▸ Task goal
Write out the prednisolone passage word for word, from "In the present" down to "in this population.".

▸ Passage
-- Opening Marker --
The mechanisms underlying prednisolone-induced insulin resistance on the various metabolic fluxes have not been elucidated. GCs were shown to interfere with insulin signalling in vitro and in vivo in rodents in liver [38], adipose tissue [39] and skeletal muscle [40]. On the other hand, GCs may also directly activate genes involved in the regulation of various metabolic fluxes. As such, GCs were shown to induce phosphoenolpyruvate carboxykinase, the rate-controlling enzyme in hepatic glucose production [41]. In addition, hormone-sensitive lipase, a major regulator of adipose tissue lipolysis was demonstrated to be regulated by GCs [42]. Moreover, GCs directly activated muscle ring finger-1 and atrogin-1, proteins involved in skeletal muscle proteolysis [43]. Finally, GCs impaired glucose transport into skeletal muscle independent of changes in insulin signalling [6].

In the present study we exposed healthy volunteers to different doses of prednisolone, allowing us to specifically measure the metabolic effects of prednisolone. In clinical practice, prednisolone is used to treat patients with chronic inflammatory diseases. As systemic inflammation also impairs insulin sensitivity [44], the effects of GCs on various fluxes, given their combined anti-inflammatory and metabolic effects, could be more complex in this population.
-- Closing Marker --
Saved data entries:
-- Opening Marker --
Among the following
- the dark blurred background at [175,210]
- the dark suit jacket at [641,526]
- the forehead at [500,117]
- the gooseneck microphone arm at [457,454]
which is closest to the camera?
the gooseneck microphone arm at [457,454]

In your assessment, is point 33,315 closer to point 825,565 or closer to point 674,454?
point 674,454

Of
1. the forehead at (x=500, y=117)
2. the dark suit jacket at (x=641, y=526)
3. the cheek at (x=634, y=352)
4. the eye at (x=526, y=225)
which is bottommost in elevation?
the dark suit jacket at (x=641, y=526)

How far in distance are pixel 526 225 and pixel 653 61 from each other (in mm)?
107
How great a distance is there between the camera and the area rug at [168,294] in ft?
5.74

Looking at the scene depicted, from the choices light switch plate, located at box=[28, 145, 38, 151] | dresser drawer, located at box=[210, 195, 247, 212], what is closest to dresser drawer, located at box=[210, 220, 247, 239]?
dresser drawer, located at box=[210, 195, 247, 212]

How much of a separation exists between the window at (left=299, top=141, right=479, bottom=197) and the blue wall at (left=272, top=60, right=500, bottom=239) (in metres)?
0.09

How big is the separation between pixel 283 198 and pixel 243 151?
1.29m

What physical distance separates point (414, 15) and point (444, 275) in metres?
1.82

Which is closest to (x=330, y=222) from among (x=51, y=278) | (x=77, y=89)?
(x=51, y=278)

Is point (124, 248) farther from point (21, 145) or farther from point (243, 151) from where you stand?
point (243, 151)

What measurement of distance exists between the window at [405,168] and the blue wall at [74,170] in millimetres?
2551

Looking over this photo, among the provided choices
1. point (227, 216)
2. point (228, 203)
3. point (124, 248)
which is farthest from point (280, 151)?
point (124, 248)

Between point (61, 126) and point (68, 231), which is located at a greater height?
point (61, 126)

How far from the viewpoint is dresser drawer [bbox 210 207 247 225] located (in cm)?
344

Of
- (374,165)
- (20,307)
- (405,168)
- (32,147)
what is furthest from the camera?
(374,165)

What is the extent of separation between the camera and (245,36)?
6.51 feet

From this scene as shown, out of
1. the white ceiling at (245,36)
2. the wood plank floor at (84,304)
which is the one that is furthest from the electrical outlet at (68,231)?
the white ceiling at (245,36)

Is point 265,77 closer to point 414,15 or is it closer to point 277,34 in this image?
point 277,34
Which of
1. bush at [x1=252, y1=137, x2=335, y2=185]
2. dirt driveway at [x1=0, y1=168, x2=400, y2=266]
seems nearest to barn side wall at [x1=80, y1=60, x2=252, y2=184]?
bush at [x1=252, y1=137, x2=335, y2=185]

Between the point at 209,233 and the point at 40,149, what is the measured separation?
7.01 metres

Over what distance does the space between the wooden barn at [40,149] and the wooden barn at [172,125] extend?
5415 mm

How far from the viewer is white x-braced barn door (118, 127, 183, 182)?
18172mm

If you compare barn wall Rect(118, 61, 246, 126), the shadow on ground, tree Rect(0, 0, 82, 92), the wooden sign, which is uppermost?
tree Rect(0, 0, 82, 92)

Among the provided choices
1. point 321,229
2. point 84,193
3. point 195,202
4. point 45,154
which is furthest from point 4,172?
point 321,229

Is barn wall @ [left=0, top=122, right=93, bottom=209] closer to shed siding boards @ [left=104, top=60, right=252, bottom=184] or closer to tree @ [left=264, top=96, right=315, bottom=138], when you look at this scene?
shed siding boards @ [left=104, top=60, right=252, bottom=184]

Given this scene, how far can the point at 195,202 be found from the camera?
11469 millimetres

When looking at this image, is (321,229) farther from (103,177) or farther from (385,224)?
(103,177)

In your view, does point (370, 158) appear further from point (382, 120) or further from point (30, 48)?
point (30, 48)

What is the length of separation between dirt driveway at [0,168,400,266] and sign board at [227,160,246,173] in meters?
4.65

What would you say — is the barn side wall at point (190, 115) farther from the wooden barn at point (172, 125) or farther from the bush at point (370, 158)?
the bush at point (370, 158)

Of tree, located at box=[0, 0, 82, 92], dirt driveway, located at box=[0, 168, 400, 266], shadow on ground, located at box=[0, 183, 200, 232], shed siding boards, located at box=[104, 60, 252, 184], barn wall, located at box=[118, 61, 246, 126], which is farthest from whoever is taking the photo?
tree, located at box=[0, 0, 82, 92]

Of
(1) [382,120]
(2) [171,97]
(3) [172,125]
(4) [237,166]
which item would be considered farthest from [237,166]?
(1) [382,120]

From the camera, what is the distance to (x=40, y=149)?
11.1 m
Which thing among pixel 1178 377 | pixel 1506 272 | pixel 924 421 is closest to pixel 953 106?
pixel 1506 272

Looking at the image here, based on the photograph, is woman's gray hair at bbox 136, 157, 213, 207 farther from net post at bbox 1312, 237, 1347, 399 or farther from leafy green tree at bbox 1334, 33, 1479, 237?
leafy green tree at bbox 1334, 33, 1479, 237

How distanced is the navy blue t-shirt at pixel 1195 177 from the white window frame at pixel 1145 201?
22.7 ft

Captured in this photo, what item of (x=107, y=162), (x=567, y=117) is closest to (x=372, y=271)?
-- Closing Marker --
▸ Solved exercise
In the present study we exposed healthy volunteers to different doses of prednisolone, allowing us to specifically measure the metabolic effects of prednisolone. In clinical practice, prednisolone is used to treat patients with chronic inflammatory diseases. As systemic inflammation also impairs insulin sensitivity [44], the effects of GCs on various fluxes, given their combined anti-inflammatory and metabolic effects, could be more complex in this population.